Pressing on with a couple recordings. My brother Lance is hanging with and lending his pipes on at least one tune today. I can imagine a gospel choir belting this one out. It’s terribly catchy and it will change your life.
I’ve had several tribute albums in mind since 2003. A tribute of Bob Dylan tunes. A tribute of Nick Cave/Tom Waits/ Leonard Cohen tunes. A blues/old gospel tribute with the likes of Blind Willie McTell tunage. A Duke Ellington tribute. And a Sam Phillips tribute (the female singing songwriter, not Sun Records producer).
I started playing with the Sam Phillips tribute a couple years ago, but only recently finished the first song. Once I acquire the mechanical license, I’ll post it soon. Her new album ‘Cameras in the Sky’ is available through her Long Play project. 5 EPs and a 10 song album for a whopping $52, plus art/interviews/else from the end of 2009 until now.
Draws. About to make a page for drawings that don’t accompany songs. I’ll start posting my “daily” drawings there.
Also, Radiohead’s newest is available for download. I’ve had a several listens already. Fantastic layers, poly-rhythms, vocalizings. Ahhh.
There is advice written to not start a meme on your blog, but #song365 seemed such a natural progression for me. Thankfully, with a starting post like Now Get Out There and Fail, all our expectations were low.
I found quickly, that writing the tunes can take less than five minutes, but the process of fleshing them out in a recording can take up to fifty times longer. I simply didn’t want to record sloppy tunes and later, polish up my favorites for a collection. That said, I wasn’t around my recording equipment for a lot of January and was still able to record and post a handful of tunes with draws.
But, I’ve had an ah-hah moment of sorts as a result of this year’s mulling over drawings, music sketches, daily melodies, and theory exercises; they all work together in these short projects of 20 words or less and I’m deciding to officially call them Word to Flesh. The drawings put flesh on skeleton thoughts, which are written in gospel-red letters, and then breathed to life in song. I’ve even registered wordtoflesh.com to anticipate anthologies of these tunes, but for now, the domain just points to this site.
Meanwhile, I’m averaging working on 3-5 tunes on any given day. Expect me to post over 8 tunes a month. That’ll put the count at around 100 a year. Not bad. Enough for a few collections like best-of’s, seasonal, year retrospects, etc.
I’m in the process of creating a page for posting all of my #draw365′s and will continue to be active in that group.
Thanks for all the encouragements I’ve received.
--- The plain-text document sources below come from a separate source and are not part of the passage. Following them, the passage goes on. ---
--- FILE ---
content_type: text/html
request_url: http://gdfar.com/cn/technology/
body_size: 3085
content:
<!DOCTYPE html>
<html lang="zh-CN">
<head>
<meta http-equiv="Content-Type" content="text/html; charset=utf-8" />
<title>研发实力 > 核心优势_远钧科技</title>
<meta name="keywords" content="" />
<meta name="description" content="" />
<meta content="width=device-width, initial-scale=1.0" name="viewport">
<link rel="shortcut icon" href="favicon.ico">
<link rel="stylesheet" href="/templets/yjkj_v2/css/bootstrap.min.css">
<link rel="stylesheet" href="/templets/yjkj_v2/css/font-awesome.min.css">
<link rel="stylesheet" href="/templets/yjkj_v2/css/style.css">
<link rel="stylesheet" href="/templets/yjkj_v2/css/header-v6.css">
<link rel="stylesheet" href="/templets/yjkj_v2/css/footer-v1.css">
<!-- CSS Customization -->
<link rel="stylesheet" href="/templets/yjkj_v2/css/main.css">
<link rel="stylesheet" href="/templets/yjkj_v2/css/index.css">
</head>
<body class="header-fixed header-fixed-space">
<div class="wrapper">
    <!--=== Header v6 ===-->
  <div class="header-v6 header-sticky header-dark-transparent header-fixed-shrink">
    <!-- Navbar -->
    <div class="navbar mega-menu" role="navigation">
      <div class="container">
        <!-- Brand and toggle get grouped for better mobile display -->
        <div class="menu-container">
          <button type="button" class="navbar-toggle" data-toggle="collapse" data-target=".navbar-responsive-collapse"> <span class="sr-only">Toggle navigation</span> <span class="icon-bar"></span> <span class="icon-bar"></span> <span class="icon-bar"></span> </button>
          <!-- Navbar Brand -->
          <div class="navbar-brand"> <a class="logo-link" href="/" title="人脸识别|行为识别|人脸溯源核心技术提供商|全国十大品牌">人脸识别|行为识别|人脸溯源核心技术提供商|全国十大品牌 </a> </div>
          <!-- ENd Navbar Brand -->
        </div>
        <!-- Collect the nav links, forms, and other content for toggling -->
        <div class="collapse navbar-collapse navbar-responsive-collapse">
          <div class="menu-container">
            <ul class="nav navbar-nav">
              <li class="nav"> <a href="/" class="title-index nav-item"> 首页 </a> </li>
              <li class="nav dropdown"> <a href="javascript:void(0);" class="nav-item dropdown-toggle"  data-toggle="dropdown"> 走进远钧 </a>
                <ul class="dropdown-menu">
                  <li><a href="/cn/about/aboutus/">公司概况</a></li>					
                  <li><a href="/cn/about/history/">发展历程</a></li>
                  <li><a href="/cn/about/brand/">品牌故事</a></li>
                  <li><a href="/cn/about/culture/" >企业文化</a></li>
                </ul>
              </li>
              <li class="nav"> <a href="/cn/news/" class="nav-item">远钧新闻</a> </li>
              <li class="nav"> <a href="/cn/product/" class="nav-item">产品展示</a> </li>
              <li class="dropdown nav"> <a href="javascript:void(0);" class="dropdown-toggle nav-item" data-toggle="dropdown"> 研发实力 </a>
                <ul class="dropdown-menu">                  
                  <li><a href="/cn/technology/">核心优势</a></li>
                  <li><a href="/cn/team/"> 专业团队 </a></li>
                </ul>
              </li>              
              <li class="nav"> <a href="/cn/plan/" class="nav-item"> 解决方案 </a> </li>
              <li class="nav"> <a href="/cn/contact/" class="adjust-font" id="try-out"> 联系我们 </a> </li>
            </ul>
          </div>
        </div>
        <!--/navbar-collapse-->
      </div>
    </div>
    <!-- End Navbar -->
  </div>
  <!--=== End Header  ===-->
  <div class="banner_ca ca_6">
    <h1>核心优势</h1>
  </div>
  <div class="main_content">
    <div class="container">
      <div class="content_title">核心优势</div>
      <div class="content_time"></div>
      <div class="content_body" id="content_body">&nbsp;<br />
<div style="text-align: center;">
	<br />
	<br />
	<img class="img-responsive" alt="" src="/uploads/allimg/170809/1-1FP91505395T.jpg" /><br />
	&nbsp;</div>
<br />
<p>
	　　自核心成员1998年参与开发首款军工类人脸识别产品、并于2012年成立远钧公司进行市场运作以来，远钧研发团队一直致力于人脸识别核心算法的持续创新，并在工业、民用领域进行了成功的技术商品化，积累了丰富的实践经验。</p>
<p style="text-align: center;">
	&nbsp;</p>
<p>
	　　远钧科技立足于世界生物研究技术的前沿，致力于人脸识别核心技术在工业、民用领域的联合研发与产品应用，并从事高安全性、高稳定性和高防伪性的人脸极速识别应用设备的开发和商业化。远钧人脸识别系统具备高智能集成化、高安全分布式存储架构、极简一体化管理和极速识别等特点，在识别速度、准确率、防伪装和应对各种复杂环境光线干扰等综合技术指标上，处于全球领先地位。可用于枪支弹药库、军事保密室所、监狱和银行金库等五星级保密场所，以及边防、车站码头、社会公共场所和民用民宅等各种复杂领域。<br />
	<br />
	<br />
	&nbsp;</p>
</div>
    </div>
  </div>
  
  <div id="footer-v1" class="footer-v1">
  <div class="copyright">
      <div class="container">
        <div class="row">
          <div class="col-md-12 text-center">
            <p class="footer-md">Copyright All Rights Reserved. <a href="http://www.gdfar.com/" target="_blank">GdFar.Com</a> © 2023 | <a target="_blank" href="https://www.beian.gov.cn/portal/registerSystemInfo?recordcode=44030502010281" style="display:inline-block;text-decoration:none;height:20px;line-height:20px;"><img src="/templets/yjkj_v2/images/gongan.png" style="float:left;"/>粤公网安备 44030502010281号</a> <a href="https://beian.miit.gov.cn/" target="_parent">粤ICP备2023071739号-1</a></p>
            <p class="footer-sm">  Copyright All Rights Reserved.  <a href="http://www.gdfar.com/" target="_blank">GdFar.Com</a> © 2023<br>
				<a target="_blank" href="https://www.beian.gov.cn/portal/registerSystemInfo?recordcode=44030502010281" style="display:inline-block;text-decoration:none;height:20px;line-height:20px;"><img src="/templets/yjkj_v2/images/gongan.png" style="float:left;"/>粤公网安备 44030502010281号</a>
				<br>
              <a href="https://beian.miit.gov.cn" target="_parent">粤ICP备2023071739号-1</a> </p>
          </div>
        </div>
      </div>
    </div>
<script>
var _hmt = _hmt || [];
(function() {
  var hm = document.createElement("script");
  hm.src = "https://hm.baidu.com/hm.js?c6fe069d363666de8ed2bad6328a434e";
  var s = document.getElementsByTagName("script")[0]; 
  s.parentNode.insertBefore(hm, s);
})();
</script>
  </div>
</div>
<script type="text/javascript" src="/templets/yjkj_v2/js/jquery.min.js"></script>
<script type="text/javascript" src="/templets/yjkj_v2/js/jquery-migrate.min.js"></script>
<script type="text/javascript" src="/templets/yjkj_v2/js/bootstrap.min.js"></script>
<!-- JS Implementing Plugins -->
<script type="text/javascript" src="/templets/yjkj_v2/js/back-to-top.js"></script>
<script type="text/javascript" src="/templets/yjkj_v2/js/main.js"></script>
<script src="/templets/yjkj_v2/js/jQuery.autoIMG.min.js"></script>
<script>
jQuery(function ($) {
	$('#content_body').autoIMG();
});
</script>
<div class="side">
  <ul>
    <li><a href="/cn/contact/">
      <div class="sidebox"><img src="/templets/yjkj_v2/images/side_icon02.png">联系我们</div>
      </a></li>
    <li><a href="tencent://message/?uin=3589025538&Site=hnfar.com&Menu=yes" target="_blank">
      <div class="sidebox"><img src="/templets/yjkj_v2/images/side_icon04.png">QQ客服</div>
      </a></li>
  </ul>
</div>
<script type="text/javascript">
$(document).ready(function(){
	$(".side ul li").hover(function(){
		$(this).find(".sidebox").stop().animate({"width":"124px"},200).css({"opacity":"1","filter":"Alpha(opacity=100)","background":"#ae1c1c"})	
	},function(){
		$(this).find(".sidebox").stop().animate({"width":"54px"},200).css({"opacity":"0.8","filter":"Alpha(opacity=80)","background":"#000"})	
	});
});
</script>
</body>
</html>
If you have ideas on how I could make this into a better product, do share with me.
My folks held on to this. Drawing at age 2.
A pop anthem for drawing and tapping the hemispheres.
“But, I can’t draw!” You never did as a kid? Quoted at the site DrawingWriting.com:
Only one thing is certain – that written language of children develops in this fashion, shifting from drawings of things to drawings of words.
–Lev Vygotsky, “The Prehistory of Writing,” an essay, c. 1930 in The Mind in Society, 1978.
Always amazed to remember that drawing predates written language.
The music starts out in Bb minor and in measure 2, the Dominant V7 (F7) eases the transition into Bb in measure 3, which is the parallel major. I use the Dominant here in the same way I did for the Midnight Angels lullaby, just reversing the major/minor roles of the home key.
Slow to post these, but I’m enjoying the process in making sure there’s some replay value. I may not make it this year, but I will get 365 posted eventually… no signs of slowing and tons and tons of ideas flowing.
This lullaby is something you might want to try singing to yourself in bed. The melody is like one of those old doorbell melodies. It starts the down beat, and broken chords follow it in the left hand.
The second part modulates from Bb to its parallel Bb minor. The Dominant V7 (F7) functions the same in both keys and makes it easy to transition in and out of the different tonalities.
The squeak of the studio door proved useful for some sound design after the vocal finishes.